■ **目的 1**: 本文の「聖飢魔IIは悪魔を標榜するバ」から始まり「たいそう感慨深いものがある。」で終わる部分を、「主題歌」を「テーマソング」に置き換えて書き直すこと。
■ **目的 2**: 本文を二文で要約すること。

聖飢魔IIは悪魔を標榜するバンドだから、霊界のキャラクターを描いた怖い映画にイメージも近しく、自然なタイアップだ。公式に発表された、ボーカルのデーモン閣下によるコメントもとてもふるっているし、発表された画像の中でもバンドと映画のキャラクターはとても自然に馴染んでいる(そんなバンドはそうそうない)。



それ以前に、四月から放映されているアニメ『テラフォーマーズ リベンジ』主題歌も彼らの新曲だ。これも、進化したゴキブリと人類の死闘を描くディストピアもので、やはり、悪魔が歌うのに相応しい(原作者が熱烈なファンでもあったようだ)。


……しかし、長年このバンドを観続けてきた者からすると、たいそう感慨深いものがある。
聖飢魔IIほど「タイアップ」に恵まれないバンドもなかったのだ。

イロモノ扱いという感じに


聖飢魔IIと同様に八十年代半ばから後半に相次いで登場し空前の「バンドブーム」をきらびやかに彩ったレベッカ、米米クラブやプリンセス・プリンセス、爆風スランプといった言わば「ソニー組」のバンドは、いずれも大規模なCMソングやドラマの主題歌に楽曲が起用され、認知度の飛躍につながっていた。

同じ「ソニー組」の聖飢魔IIも「週刊賃貸ニュース」などのCMに出演したが、ウールマークや日立マスタックス(ビデオ)の爆風スランプや、ソニーのコンポ(「でじたるざんまい」と繰り返す)のレベッカや、カセットテープのプリンセス・プリンセス、JAL沖縄キャンペーンの米米クラブといった、いかにも「かっこいい」CM起用に比べたとき、ナンカコー、イロモノ扱いという感じにみえた。

■ **抽出エントリ**:
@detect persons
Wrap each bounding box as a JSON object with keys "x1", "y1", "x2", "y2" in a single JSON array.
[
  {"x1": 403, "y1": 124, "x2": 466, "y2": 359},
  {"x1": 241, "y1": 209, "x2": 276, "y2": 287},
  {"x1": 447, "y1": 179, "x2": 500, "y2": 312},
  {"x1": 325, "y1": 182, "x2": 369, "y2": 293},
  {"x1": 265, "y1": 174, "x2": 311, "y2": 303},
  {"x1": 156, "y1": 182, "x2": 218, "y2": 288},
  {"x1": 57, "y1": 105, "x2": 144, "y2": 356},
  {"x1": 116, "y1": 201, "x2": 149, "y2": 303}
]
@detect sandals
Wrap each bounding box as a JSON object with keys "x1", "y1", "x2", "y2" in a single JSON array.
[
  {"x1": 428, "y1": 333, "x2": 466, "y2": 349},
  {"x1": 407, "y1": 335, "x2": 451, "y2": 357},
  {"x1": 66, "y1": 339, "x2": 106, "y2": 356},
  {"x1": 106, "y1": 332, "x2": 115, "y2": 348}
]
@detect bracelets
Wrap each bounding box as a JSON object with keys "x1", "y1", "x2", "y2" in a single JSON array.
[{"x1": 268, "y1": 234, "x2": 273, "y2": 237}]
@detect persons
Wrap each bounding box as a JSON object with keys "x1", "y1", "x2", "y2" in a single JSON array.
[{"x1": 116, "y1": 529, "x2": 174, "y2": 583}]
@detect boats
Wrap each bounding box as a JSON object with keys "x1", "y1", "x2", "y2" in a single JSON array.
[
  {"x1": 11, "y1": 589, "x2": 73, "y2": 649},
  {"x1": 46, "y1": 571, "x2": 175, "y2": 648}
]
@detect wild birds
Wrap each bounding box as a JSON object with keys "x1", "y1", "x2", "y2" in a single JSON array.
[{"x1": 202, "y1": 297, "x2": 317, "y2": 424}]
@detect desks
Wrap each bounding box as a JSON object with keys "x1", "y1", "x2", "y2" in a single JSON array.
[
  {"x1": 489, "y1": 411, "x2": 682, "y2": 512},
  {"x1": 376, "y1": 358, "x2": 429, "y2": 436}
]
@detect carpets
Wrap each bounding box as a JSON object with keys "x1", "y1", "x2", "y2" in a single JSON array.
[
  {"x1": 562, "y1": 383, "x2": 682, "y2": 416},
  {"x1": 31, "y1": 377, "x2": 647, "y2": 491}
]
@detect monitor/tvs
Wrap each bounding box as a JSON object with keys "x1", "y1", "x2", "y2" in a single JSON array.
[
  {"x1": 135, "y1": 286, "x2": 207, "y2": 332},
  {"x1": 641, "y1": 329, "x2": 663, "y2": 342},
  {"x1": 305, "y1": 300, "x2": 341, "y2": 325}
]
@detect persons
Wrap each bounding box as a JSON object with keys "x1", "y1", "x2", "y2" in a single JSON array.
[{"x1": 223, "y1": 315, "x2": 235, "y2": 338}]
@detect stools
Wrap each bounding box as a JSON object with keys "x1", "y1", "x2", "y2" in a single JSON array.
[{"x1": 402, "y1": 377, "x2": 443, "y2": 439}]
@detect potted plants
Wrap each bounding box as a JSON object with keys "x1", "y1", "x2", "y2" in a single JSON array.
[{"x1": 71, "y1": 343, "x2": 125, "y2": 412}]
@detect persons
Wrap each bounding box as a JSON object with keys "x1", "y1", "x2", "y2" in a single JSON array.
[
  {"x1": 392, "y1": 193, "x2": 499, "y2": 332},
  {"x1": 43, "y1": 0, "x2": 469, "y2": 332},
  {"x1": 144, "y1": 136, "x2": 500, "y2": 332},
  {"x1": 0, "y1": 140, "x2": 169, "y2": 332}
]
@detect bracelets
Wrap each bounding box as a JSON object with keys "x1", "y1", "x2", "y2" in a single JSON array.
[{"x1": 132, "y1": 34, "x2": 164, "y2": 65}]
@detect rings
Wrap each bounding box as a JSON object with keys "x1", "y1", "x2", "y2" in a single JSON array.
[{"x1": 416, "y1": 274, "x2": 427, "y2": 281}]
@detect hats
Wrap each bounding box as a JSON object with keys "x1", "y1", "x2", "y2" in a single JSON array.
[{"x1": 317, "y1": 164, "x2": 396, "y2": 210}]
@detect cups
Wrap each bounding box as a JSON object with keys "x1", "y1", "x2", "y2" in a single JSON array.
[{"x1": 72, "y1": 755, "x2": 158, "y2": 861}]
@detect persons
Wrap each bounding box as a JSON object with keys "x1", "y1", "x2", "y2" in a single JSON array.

■ **解答 1**:
聖飢魔IIは悪魔を標榜するバンドだから、霊界のキャラクターを描いた怖い映画にイメージも近しく、自然なタイアップだ。公式に発表された、ボーカルのデーモン閣下によるコメントもとてもふるっているし、発表された画像の中でもバンドと映画のキャラクターはとても自然に馴染んでいる(そんなバンドはそうそうない)。



それ以前に、四月から放映されているアニメ『テラフォーマーズ リベンジ』テーマソングも彼らの新曲だ。これも、進化したゴキブリと人類の死闘を描くディストピアもので、やはり、悪魔が歌うのに相応しい(原作者が熱烈なファンでもあったようだ)。


……しかし、長年このバンドを観続けてきた者からすると、たいそう感慨深いものがある。

■ **解答 2**: 悪魔を標榜する聖飢魔IIは、霊界のキャラクターを描いた映画や、アニメ『テラフォーマーズ リベンジ』の主題歌で、バンドに相応しいタイアップを得ている。しかし同じ「ソニー組」のバンドが大規模なCMソングやドラマの主題歌で認知度を伸ばしたのに比べ、聖飢魔IIほどタイアップに恵まれないバンドはなく、そのCM起用もイロモノ扱いという感じにみえた。